# Metric availability rant



## tmuir (Nov 21, 2008)

In Australia we went metric in 1966.
Today I went to my local hardware stores to get some 10mm nuts and either some 10mm threaded rod or some 10mm bolts to use with the T nuts I bought for my mill the other day and would you believe it both hardware stores where I live only had imperial bolts and threaded!
I know our large chain store hardware shops are crap where I live but I thought they would atleast stock metric nuts and bolts but I guess 42 years of us going metric isn't long enough....


----------



## jack404 (Nov 21, 2008)

G'day mate i went through this a while ago and found out the folowing

nearly all our ( OZ ) hardware is overseas owned or franchised to locals from the majors

the chain buyers set "stock" for the stores, 
Bunnings is set in Bombay India
Mitre10 Bristol UK
Home hardware Dallas TX

the small local guy here ( riverwood NSW) gets told how many of something he must take and at what price he must sell to match a national guide and theres big penalties if he dont

nuts and bolts included

stupid huh ?

best bet is to remind them that metric is MANDATORY and failing to comply is a $50,000 fine when enough stores pass this back to head offive we'll get there ( or it worked for me in Adelaide ) but i admit i bulk buy from the local manufacturers/supply houses now ( box lots) and make the rest

its way cheaper than $9.50 for 10 x 8mmx1mm nut and bolts ( $16 for 100 bolts with nuts plus postage)

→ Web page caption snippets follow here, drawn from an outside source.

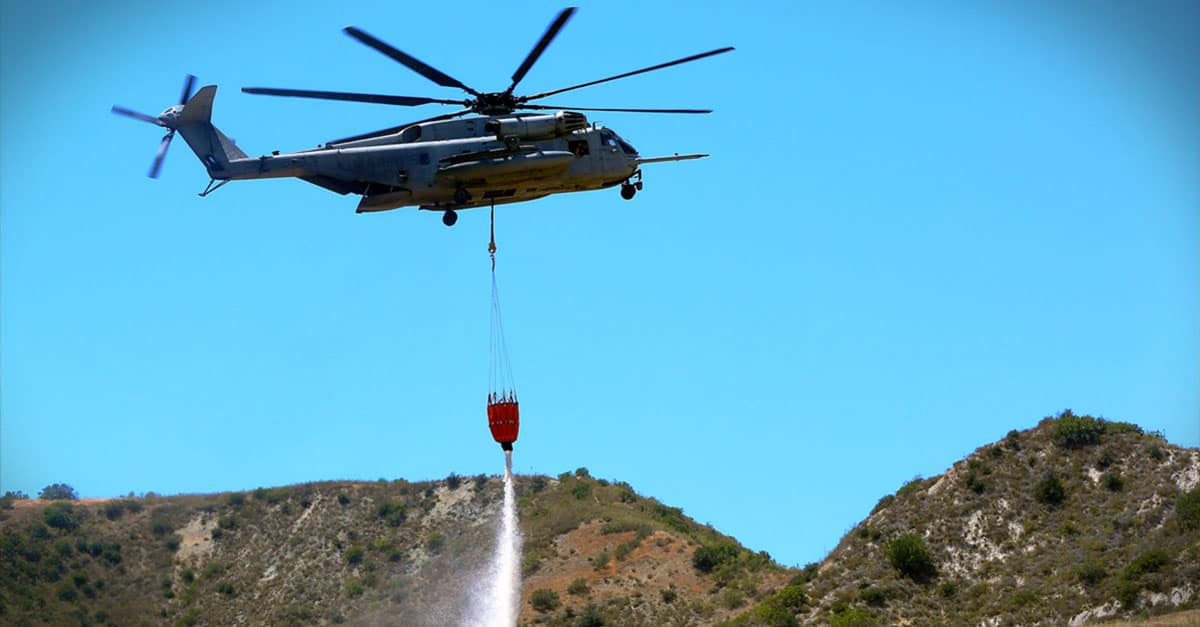 CH-53E_drops water in a mock fire area during an aerial firefighting exercise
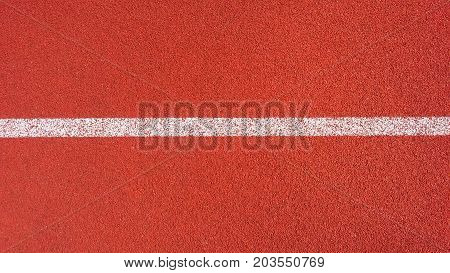 Sport Background. Decorative coating at the stadium in outdoor. White line in red sporting a rubberized Jogging track on the street stadium view from above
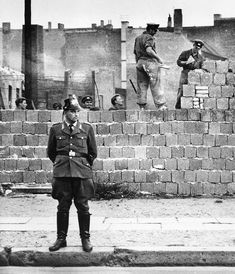 A West Berlin police officer stands in front of the concrete wall dividing East and West Berlin at Bernauer Strasse as East Berlin workers add blocks to increase the height of the East German barrier Oct. 7, 1961.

http://www.bolts.com.au/index.php

http://www.nutandboltfactory.com.au

http://www.boltmasters.com.au/main/products.htm

and these folks have a office in the 'gong i think

http://www.fastenersales.com.au/contact.php

hope this helps

jack


----------



## tmuir (Nov 22, 2008)

Thanks a lot for that.
I've book marked all of them and think I may have a sit down and think about all the other sizes I want and place a bulk order.
I'm buying less and less from these big hardware stores especially Bunnings as I've found their quality going down on what was already average over the last couple of years.
I no longer buy nails from Bunnings as they import ones made in china which are made of an inferior grade metal to local ones and I find up to 10% are bent in the packet before you use them let alone when you try and hammer them in.


----------



## jack404 (Nov 22, 2008)

When Bunnings was taken over by the Indian firm/family they changed the corporate logo from

"Quality and lowest prices guarenteed"

to 

"lower prices are just the beginning"

now Big W is way cheaper on the GMC and Ozito stuff if you buy it and yes most of there stuff is 3rd rate

they have the odd specials that are ok but the every day price is not cheap

i am very lucky being where i am, there are three steel companies within 2 K's of me and a number of small companies making fastners of various desciptions and most places do counter sales and are way cheap that way

my mate from Bega comes to sydney once a year just to do a factory door day he gets 90% of his stuff that way and he reckons he saves a few hundred even with the fuel from bega ( he makes boats and trailers)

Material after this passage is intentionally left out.